Spatial question entries:
start

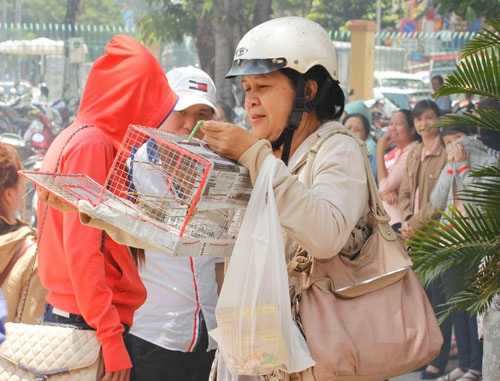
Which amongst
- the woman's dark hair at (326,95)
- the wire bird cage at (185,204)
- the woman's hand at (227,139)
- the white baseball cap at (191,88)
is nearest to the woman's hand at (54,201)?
the wire bird cage at (185,204)

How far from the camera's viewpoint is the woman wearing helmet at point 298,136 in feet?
7.23

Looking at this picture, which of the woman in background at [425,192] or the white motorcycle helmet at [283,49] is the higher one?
the white motorcycle helmet at [283,49]

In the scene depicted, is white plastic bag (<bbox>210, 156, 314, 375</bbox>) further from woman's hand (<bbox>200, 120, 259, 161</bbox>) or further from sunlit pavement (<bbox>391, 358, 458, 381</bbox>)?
sunlit pavement (<bbox>391, 358, 458, 381</bbox>)

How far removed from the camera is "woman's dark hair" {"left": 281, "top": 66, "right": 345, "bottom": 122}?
8.34 feet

end

Please give back all of the data above word for word, but leave out the pictures.

Which amongst
- the woman's dark hair at (326,95)
- the wire bird cage at (185,204)
- the woman's hand at (227,139)
- the white baseball cap at (191,88)
is nearest to the woman's hand at (54,201)?
the wire bird cage at (185,204)

How far from the camera's viewpoint is the woman wearing helmet at point 298,136 in feet?
7.23

Looking at this picture, which of the woman in background at [425,192] or the white motorcycle helmet at [283,49] is the higher one?
the white motorcycle helmet at [283,49]

In the scene depicted, is white plastic bag (<bbox>210, 156, 314, 375</bbox>) further from woman's hand (<bbox>200, 120, 259, 161</bbox>) or further from sunlit pavement (<bbox>391, 358, 458, 381</bbox>)?
sunlit pavement (<bbox>391, 358, 458, 381</bbox>)

How far removed from the camera is "woman's dark hair" {"left": 281, "top": 66, "right": 345, "bottom": 122}?
8.34 feet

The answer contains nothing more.